Missing dataset and checkpoints for activity-anticipation #7

tmanh · 2016-12-03T07:21:44Z

Hi,

Could you please provide the dataset and checkpoint (or, at least the instruction) for the RNN implemetation of activity-anticipation?

I can't find the dataset folders in the repository or instruction in README file.

path_to_dataset = '/scr/ashesh/activity-anticipation/dataset/{0}'.format(fold)
path_to_checkpoints = '/scr/ashesh/activity-anticipation/checkpoints/{0}'.format(fold)

Thank you so much.

pschydlo · 2017-04-03T16:09:50Z

I'm having the same problem, are you using the CAD120 dataset directly? how do you preprocess the dataset? would it be possible to release the prepared dataset for training?

Thank you very much in advance!

tmanh · 2017-04-03T16:59:22Z

Oh, I read his code and found out that he had used the svm binary features from this link http://pr.cs.cornell.edu/humanactivities/data/features.tar

Once you successfully downloaded it, you need to edit and run readData.py for converting svm binary features to node and edge features (which are described in his paper). After that, you can run his model :)

pschydlo · 2017-04-03T17:05:14Z

Thank you so much for the tip! :)

The code does not make it easy to figure out what is happening at times, some comments would be really useful! Nevertheless it's already nice to have the source code to replicate the experiments!
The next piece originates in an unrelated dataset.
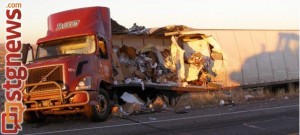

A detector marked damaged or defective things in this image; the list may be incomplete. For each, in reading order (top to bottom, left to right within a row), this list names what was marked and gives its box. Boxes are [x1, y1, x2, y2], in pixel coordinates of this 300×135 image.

broken windshield [36, 35, 95, 58]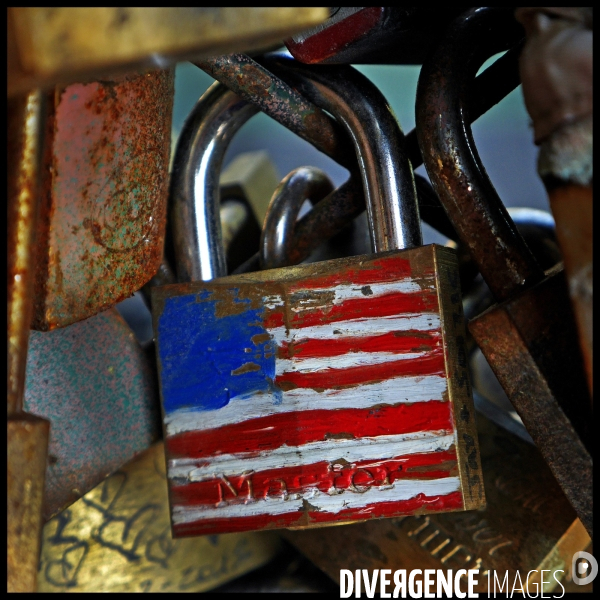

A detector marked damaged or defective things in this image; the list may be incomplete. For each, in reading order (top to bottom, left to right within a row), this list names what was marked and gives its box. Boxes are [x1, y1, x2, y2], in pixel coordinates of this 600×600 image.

Now I have the following directory structure:

/features_cad120_ground_truth_segmentation

/features_binary_svm_format
/segments_svm_format

Am I right to assume that this directory:
/scail/scratch/group/cvgl/ashesh/activity-anticipation/features_ground_truth'

Corresponds to the main directory?
/features_cad120_ground_truth_segmentation

or?
/features_cad120_ground_truth_segmentation/features_binary_svm_format

The author also mentions this cryptic directory:
'/scail/scratch/group/cvgl/ashesh/activity-anticipation/activityids_fold{0}.txt'

Have you figured out where I can find or how to create this file?

Thank you for the help!

EDIT: Managed to generate the pik files, in case there is anyone else with the same problem:

Follow Ahn's link, download the features, extract them into the folders features_binary_svm_format and segments_svm_format,
Substitute the file names in the readData file: where it says s='' just plug in s= path to the feature folder/features_binary_svm
The fold files are just new line separated lists of the activities divided in N sets. You can easily generate them executing this command: "ls | tr -d '.txt' | split -l 32 - fold" in the /segments_svm_format folder, this command just lists all the activities and stores the list in 4 files (32 activities in each file)

Good luck!

pschydlo · 2017-04-10T14:13:36Z

After reading through the readData code it's really hard to decipher what the feature arrays represent, have you managed to figure it out?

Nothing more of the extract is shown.